Normally, I don’t like to immerse myself in comic book worlds, but an interesting hypothetical has me reconsidering my stance against that nerd shit. What if you could live in Gotham City — the perpetually dark, grimy, corruption-ridden town where Batman operates as a vigilante — and pay next to nothing in rent? Would it be worth it with all the gloom and maniacal villains?
I don’t need more than two seconds to consider this. Hell yes, I’m ready to move to Gotham today. Rents here in reality just hit a new record high — a median of $1,827 nationally — and I will take relief in any form. Add in what I’m likely saving in gas prices thanks to urban public transit and I may actually be able to retire someday. Will I occasionally be traumatized by the sight of Batman caving some dude’s skull in for robbing a bodega? Yeah, but that’s what therapy is for. I want a sick loft in an art-deco building and my own washer and dryer.

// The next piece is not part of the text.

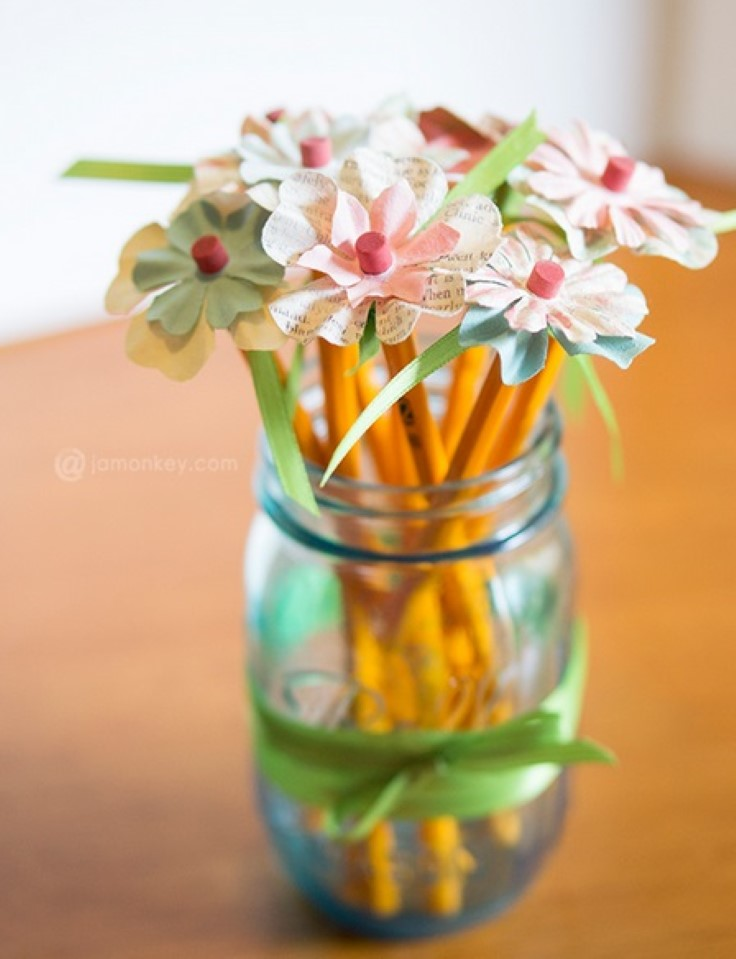 interesting-pencil-toppers-you-can-make-yourself_04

As for the demented clowns, riddle-askers and penguin-resembling crooks, I’ve got no beef with them. Occasionally inhaling their poison gas or being trapped under the rubble of a bridge they blew up would add some excitement to my life, and I do prefer this crime-for-its-own-sake over suffering under a regime of white-collar evil. That Gotham remains a densely populated city seems proof that the dangers aren’t reason enough to leave. As comic book writer Grant Morrison has said, “Gotham needs as many faces as Batman — it should be the loudest, sexiest, jazziest city on Earth,” and the citizens put up with weirdness for the “sheer buzz.”

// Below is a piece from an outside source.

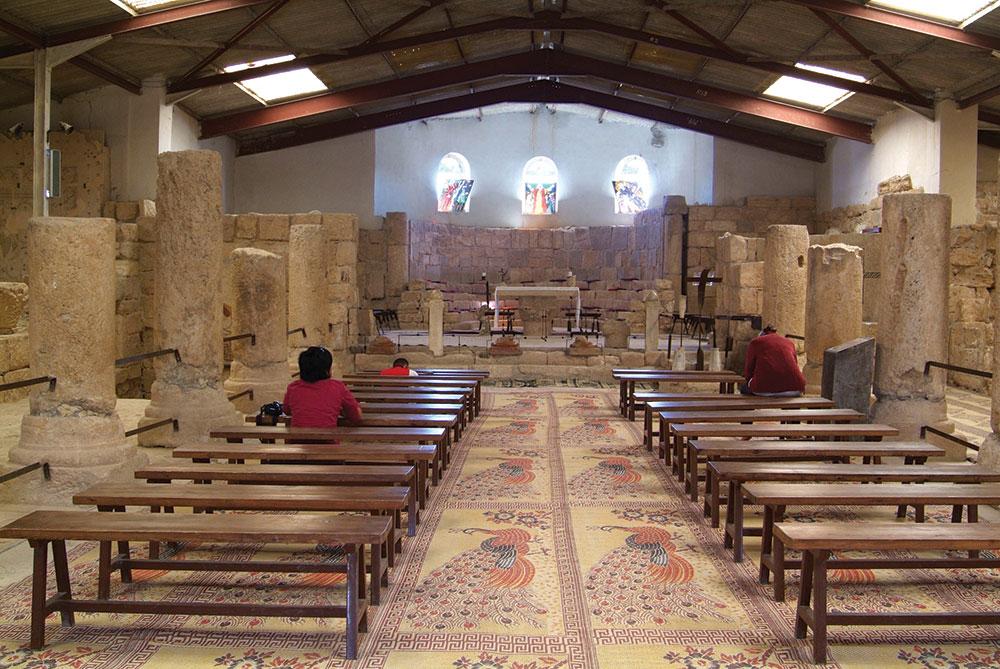 Interior Gereja Mount Nebo yang bersemayam di Madaba.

And to think people are paying New York prices to live in a place routinely trashed by the Green Goblin, Doctor Octopus and whoever the Avengers are fighting that month? Couldn’t be me. Of course, I’d have to steer clear of any wrongdoing that would get Batman himself on my case, but I’m pretty sure he hasn’t cracked down on pot users since the 1970s. Right?
Whatever, I’ll take my chances. Time to book the U-Haul. If I can make it there, I can make it anywhere.